» Page extract
------------------------------------------------------------------------
On 9/17/22 10:40 AM, Liu Song wrote:
> From: Liu Song <[email protected]>
>
> NVMe devices usually have a 1:1 mapping between "ctx" and "hctx",
> so when "nr_ctx" is equal to 1, there is no possibility of remote
> request, so the corresponding process can be simplified.
If the worry is the call overhead of blk_mq_complete_request_remote(),
why don't we just make that available as an inline instead? That seems
vastly superior to providing a random shortcut in a driver to avoid
calling it.
--
Jens Axboe
On 2022/9/18 00:50, Jens Axboe wrote:
> On 9/17/22 10:40 AM, Liu Song wrote:
>> From: Liu Song <[email protected]>
>>
>> NVMe devices usually have a 1:1 mapping between "ctx" and "hctx",
>> so when "nr_ctx" is equal to 1, there is no possibility of remote
>> request, so the corresponding process can be simplified.
> If the worry is the call overhead of blk_mq_complete_request_remote(),
> why don't we just make that available as an inline instead? That seems
> vastly superior to providing a random shortcut in a driver to avoid
> calling it.
Hi
This is what I think about it. If it is an SSD with only one hw queue,
remote requests will
appear occasionally. As a real multi-queue device, nvme usually does not
have remote
requests, so we don't need to care about it. So even if
"blk_mq_complete_request_remote"
is called, there is a high probability that it will return false, and
the cost of changing the call
to "blk_mq_complete_request_remote" to determine whether
"req->mq_hctx->nr_ctx" is 1 is
not only a function call, but more judgments in
"blk_mq_complete_request_remote".
If "blk_mq_complete_request_remote" is decorated as inline, it also
depends on the compiler,
there is uncertainty.
Thanks
On 9/18/22 10:10 AM, Liu Song wrote:
>
> On 2022/9/18 00:50, Jens Axboe wrote:
>> On 9/17/22 10:40 AM, Liu Song wrote:
>>> From: Liu Song <[email protected]>
>>>
>>> NVMe devices usually have a 1:1 mapping between "ctx" and "hctx",
>>> so when "nr_ctx" is equal to 1, there is no possibility of remote
>>> request, so the corresponding process can be simplified.
>> If the worry is the call overhead of blk_mq_complete_request_remote(),
>> why don't we just make that available as an inline instead? That seems
>> vastly superior to providing a random shortcut in a driver to avoid
>> calling it.
>
> Hi
>
> This is what I think about it. If it is an SSD with only one hw queue,
> remote requests will appear occasionally. As a real multi-queue
> device, nvme usually does not have remote requests, so we don't need
> to care about it. So even if "blk_mq_complete_request_remote" is
> called, there is a high probability that it will return false, and the
> cost of changing the call to "blk_mq_complete_request_remote" to
> determine whether "req->mq_hctx->nr_ctx" is 1 is not only a function
> call, but more judgments in "blk_mq_complete_request_remote". If
> "blk_mq_complete_request_remote" is decorated as inline, it also
> depends on the compiler, there is uncertainty.
I'm not disagreeing with any of that, my point is just that you're
hacking around this in the nvme driver. This is problematic whenever
core changes happen, because now we have to touch individual drivers.
------------------------------------------------------------------------
» Record excerpts
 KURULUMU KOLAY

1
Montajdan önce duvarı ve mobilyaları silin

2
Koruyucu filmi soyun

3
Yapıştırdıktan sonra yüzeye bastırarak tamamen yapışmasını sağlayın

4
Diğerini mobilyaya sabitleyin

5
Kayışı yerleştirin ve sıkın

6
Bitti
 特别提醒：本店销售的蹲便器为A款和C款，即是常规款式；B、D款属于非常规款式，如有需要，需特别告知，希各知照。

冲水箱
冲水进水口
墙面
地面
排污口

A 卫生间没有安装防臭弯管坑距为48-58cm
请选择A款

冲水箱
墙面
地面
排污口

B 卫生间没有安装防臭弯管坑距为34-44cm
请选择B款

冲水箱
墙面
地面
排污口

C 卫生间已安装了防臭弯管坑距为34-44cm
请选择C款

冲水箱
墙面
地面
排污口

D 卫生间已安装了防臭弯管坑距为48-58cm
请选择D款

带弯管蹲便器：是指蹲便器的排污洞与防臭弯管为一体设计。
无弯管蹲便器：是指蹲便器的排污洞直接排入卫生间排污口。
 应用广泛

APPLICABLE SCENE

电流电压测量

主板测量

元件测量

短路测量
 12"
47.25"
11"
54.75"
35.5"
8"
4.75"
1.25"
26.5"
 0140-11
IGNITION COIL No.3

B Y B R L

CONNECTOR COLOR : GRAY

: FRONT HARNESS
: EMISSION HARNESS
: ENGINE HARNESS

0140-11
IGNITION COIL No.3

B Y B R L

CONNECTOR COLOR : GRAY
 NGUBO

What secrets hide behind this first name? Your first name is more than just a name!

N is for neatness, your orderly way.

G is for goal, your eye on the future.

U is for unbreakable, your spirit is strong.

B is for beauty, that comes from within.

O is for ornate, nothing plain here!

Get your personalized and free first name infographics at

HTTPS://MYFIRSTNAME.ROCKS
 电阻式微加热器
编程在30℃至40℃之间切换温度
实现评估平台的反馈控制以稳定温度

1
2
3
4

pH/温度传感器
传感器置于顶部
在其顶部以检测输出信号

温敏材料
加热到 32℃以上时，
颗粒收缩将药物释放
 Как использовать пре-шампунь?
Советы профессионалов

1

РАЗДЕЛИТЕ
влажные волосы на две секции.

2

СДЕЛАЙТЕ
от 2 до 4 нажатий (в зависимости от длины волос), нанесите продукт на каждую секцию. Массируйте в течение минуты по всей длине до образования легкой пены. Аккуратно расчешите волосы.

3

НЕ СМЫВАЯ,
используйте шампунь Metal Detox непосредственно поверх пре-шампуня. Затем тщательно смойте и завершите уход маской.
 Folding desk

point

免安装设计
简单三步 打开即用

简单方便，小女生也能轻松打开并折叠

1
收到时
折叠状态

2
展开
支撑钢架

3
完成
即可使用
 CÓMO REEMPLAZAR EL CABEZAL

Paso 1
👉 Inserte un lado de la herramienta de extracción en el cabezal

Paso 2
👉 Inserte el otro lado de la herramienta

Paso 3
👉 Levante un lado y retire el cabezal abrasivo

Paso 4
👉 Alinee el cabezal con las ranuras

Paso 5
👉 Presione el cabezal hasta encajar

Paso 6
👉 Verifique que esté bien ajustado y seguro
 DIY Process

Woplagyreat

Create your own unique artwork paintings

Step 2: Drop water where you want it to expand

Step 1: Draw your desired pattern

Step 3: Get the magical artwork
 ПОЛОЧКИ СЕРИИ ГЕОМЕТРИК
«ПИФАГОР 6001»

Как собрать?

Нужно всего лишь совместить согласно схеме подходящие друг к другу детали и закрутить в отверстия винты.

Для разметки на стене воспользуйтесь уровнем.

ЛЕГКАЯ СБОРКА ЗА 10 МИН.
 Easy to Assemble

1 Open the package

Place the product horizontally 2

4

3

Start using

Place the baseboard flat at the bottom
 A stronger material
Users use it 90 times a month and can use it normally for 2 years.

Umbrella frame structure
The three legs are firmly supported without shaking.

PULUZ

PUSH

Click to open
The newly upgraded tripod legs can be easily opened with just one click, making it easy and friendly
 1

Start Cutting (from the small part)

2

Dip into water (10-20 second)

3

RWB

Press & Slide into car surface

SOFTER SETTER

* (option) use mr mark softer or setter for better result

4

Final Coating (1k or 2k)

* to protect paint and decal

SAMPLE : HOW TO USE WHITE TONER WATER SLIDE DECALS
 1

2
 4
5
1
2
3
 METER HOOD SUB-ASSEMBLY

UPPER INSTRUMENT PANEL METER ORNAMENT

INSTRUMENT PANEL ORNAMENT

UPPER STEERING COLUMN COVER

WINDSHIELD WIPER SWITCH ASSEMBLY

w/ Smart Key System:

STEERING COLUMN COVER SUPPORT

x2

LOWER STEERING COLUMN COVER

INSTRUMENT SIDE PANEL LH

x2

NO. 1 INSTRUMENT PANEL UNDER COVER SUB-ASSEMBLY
------------------------------------------------------------------------
» Task
Return everything from "I'm not disagreeing" down to "touch individual drivers." in the thread on NVMe remote requests, copied verbatim.

» Response area
I'm not disagreeing with any of that, my point is just that you're
hacking around this in the nvme driver. This is problematic whenever
core changes happen, because now we have to touch individual drivers.